**Page extract:**

* * * *

AtlasOfLivingAustralia / biocache-service

Occurrence & mapping webservices
https://biocache-ws.ala.org.au/ws/
Other
9 stars 26 forks source link

Fullt-text `text` field should be documented in `index/fields` #709

Closed nickdos closed 9 months ago

nickdos commented 2 years ago

https://biocache.ala.org.au/ws/index/fields does not include SOLR fields that are copyTo fields, such as text. Also, there is no way for a user to know what fields are added to text.

brucehyslop commented 2 years ago

Merging the SOLR schema defined fields would also have the additional advantage of listing all fields that have no values defined for any records within the shard. Currently only fields that exist in the interrogated shard are listed.

I suggest adding a new sourceFields property to IndexFieldDTO which is a list of the source fields copied.

The solr schema returns this data:

http://nci3-solr-1.ala:8983/solr/biocache/admin/luke?show=schema
...
"text": {
  "type": "textgen",
  "flags": "IT--UM------------",
  "positionIncrementGap": 100,
  "copyDests": [ ],
  "copySources": [
    "country",
    "eventID",
    "speciesSubgroup",
    "raw_typeStatus",
    "scientificName",
    "raw_countryConservation",
    "raw_stateConservation",
    "collectionName",
    "catalogNumber",
    "basisOfRecord",
    "vernacularName",
    "raw_scientificName",
    "institutionCode",
    "raw_vernacularName",
    "id",
    "class",
    "countryConservation",
    "order",
    "dataResourceName",
    "raw_basisOfRecord",
    "typeStatus",
    "stateProvince",
    "collectionCode",
    "occurrenceID",
    "kingdom",
    "recordedBy",
    "phylum",
    "dataResourceUid",
    "genus",
    "species",
    "dataProviderName",
    "locationID",
    "institutionName",
    "originalNameUsage",
    "speciesGroup",
    "stateConservation",
    "family"
]
}
brucehyslop commented 2 years ago

@nickdos, the text field is not in the index field list because it is part of the default index.fields.tohide config.

_version_,text_recordedBy,defaultValuesUsed,generalisationToApplyInMetres,occurrenceDetails,text,quad these fields are filtered out be default. We could remove it from the default or override with a config change.

nickdos commented 2 years ago

Wasn't aware of that. I think all fields should be there, so users know they can be used. We should only exclude fields that are never exposed to users (internally used only), is my feeling.

brucehyslop commented 2 years ago

Wasn't aware of that. I think all fields should be there, so users know they can be used. We should only exclude fields that are never exposed to users (internally used only), is my feeling.

These field (and others) are not exposed to the user when returning an occurrence response however they are searchable and you can retrieve facets on them.

* * * *

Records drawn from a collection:
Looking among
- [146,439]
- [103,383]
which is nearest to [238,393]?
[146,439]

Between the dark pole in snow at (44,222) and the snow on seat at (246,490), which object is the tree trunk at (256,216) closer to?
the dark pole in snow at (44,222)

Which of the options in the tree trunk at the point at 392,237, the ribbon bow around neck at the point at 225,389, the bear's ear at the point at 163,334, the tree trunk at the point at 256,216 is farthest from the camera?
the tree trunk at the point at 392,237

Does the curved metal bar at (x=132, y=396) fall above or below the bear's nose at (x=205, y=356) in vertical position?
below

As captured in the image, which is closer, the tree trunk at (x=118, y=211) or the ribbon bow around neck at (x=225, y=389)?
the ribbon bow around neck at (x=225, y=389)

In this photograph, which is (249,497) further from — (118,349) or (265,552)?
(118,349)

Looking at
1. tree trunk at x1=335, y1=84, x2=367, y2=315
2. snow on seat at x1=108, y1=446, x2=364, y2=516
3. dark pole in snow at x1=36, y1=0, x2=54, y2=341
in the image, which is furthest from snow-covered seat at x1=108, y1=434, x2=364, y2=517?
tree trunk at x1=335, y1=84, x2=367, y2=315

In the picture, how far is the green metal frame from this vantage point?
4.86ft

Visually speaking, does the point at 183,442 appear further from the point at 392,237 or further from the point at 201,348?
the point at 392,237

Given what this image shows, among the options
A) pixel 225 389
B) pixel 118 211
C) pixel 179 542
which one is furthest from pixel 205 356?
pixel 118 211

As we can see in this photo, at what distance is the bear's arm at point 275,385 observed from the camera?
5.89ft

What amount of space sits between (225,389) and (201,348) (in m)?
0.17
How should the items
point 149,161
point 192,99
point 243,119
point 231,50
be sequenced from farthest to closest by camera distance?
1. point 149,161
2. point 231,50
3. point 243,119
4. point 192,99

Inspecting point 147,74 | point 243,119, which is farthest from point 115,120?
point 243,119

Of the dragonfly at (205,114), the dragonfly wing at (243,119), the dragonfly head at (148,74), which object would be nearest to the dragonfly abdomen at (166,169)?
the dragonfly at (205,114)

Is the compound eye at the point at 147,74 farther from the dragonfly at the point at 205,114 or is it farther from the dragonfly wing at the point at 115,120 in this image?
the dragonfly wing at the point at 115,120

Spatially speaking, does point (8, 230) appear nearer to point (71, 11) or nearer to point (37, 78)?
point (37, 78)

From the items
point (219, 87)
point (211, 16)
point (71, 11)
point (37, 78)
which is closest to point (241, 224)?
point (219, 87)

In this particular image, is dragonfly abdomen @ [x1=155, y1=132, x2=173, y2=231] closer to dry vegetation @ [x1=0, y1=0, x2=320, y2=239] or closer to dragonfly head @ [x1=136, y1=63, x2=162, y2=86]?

* * * *

**What to produce:** In the issue thread, rewrite everything from "Merging the SOLR" down to "shard are listed.", putting "core" wherever "shard" appears. None of the records is required.

**The reply:**
Merging the SOLR schema defined fields would also have the additional advantage of listing all fields that have no values defined for any records within the core. Currently only fields that exist in the interrogated core are listed.